Osteoarthritis is caused by a gradual breakdown of the cartilage in the facet joints in your spine. Over time, as this tissue wears, the affected areas can become stiff and inflamed. While the exact causes of osteoarthritis are unknown, a number of risk factors have been identified. Any of the following can contribute to your chances of developing osteoarthritis in your spine.

Aging

As you get older, your cartilage accumulates additional years of stress. While some people experience joint deterioration as young as age 30, most people find that it accelerates after age 50. Experts say that at least 50 percent of people over the age of 50 have some degree of arthritis.

Obesity

People who are overweight or obese have more stress on their facet joints. This, in turn, can cause a greater degree of wear. One of the most effective ways to decrease osteoarthritis pain is to reduce body weight.

Gender

While people of both sexes can get osteoarthritis, it is more common in women than in men. The gender disparity gets more pronounced as people get older, with postmenopausal women being at highest risk for osteoarthritis in the spine and in other areas.

Genetics

Researchers have known since the 1950s that some forms of osteoarthritis have a genetic component. A family history of arthritis or other joint disorders increases your risk of developing the disease, as well. At this time, researchers do not suspect that a specific pattern of Mendelian inheritance but rather that there are alterations to a number of genes.

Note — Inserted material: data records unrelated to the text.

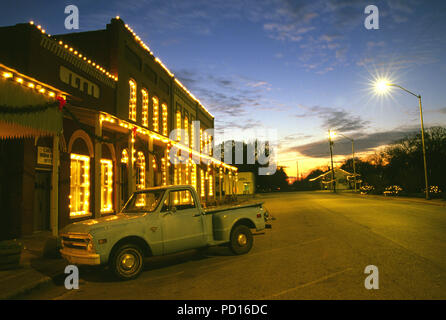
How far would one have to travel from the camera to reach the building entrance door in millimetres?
12703

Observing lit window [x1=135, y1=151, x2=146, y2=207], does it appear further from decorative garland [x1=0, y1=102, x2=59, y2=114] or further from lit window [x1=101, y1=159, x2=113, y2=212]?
decorative garland [x1=0, y1=102, x2=59, y2=114]

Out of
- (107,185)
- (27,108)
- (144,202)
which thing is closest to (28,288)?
(144,202)

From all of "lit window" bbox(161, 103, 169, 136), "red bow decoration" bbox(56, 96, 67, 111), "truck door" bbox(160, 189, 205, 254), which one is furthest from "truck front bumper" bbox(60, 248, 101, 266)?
"lit window" bbox(161, 103, 169, 136)

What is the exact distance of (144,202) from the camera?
26.3 ft

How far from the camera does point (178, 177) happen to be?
28.0 metres

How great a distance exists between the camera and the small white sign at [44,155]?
12.4m

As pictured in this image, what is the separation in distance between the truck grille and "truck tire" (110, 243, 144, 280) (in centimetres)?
60

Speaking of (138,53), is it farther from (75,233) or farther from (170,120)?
(75,233)

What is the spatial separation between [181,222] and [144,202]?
3.34ft

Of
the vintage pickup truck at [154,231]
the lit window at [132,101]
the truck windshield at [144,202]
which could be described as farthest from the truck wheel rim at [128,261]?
the lit window at [132,101]

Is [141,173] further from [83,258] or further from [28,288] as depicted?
[28,288]

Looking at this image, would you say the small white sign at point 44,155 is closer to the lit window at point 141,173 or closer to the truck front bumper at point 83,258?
the truck front bumper at point 83,258
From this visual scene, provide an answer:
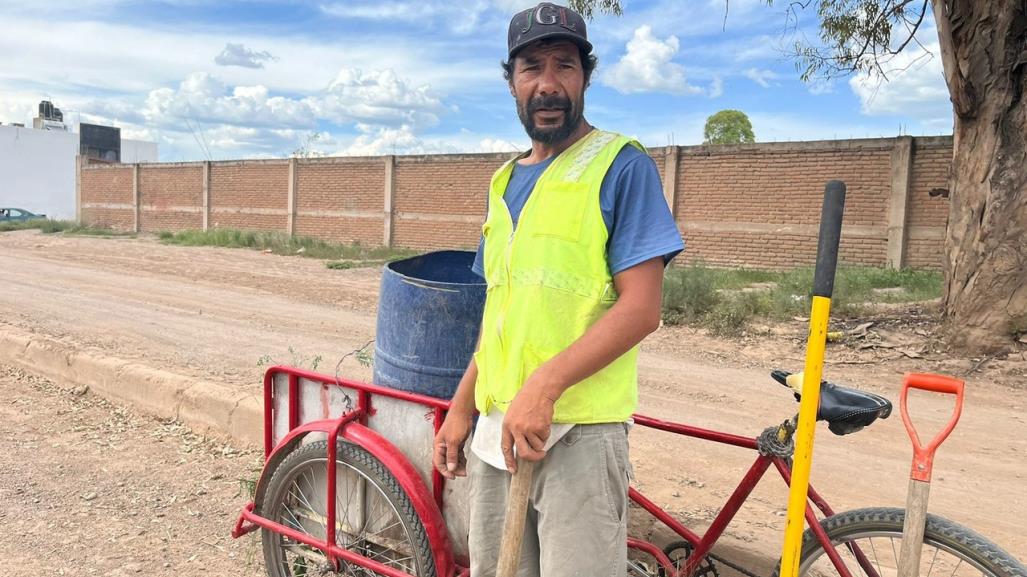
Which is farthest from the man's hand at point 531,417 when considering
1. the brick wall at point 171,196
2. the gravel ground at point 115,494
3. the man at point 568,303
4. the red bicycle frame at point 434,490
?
the brick wall at point 171,196

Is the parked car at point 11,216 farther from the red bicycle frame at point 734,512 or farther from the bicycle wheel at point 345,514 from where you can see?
the red bicycle frame at point 734,512

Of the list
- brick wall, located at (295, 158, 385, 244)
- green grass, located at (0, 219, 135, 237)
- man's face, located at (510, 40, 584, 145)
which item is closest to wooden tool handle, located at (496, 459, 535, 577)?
man's face, located at (510, 40, 584, 145)

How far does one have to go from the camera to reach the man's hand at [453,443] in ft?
6.42

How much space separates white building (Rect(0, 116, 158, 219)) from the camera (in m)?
44.4

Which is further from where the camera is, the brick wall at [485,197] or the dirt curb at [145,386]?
the brick wall at [485,197]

Participation in certain sports

Sports such as football, hockey, rugby, tennis, running and martial arts can put strain on the joints. Over time, these sports may accelerate the degradation of cartilage in the affected areas. However, not everyone who participates in these sports will develop osteoarthritis. Researchers say that other risk factors must also be present.

Certain jobs

A number of jobs can put your joints at risk and make it more likely that you will develop osteoarthritis. These jobs include ones where you stand on your feet all day or repeatedly lift heavy loads. Ergonomic adjustments can help relieve some of the pressure, but many people do not realize the risk until some damage to cartilage has already been done.

Lifestyle habits

Both smoking and excessive drinking are associated with greater cartilage loss and more severe arthritis symptoms. Researchers believe that these habits may alter cells and make it harder for them to reproduce and replace themselves when cartilage is damaged.

Complications of arthritis

People who have osteoarthritis in the spine may develop worse symptoms because of complications. When the bones around the facet joints rub together, they may develop bone spurs. While these spurs are often not felt on their own, they can constrict nerves and narrow both your spinal canal and your nerve root exits. When nerves are then compressed or irritated, additional pain may occur, along with numbness and tingling.

Osteoarthritis is a degenerative condition with no cure. Often, there is no way to tell exactly how and why your osteoarthritis developed. Talking to your doctor can help identify some risk factors and potential causes. If your arthritis is caused by modifiable causes, making some lifestyle changes can reduce the severity of your symptoms and can slow the degradation of your cartilage. Paired with other therapies, you can find that your symptoms become far more manageable and that you are able to resume your favorite activities.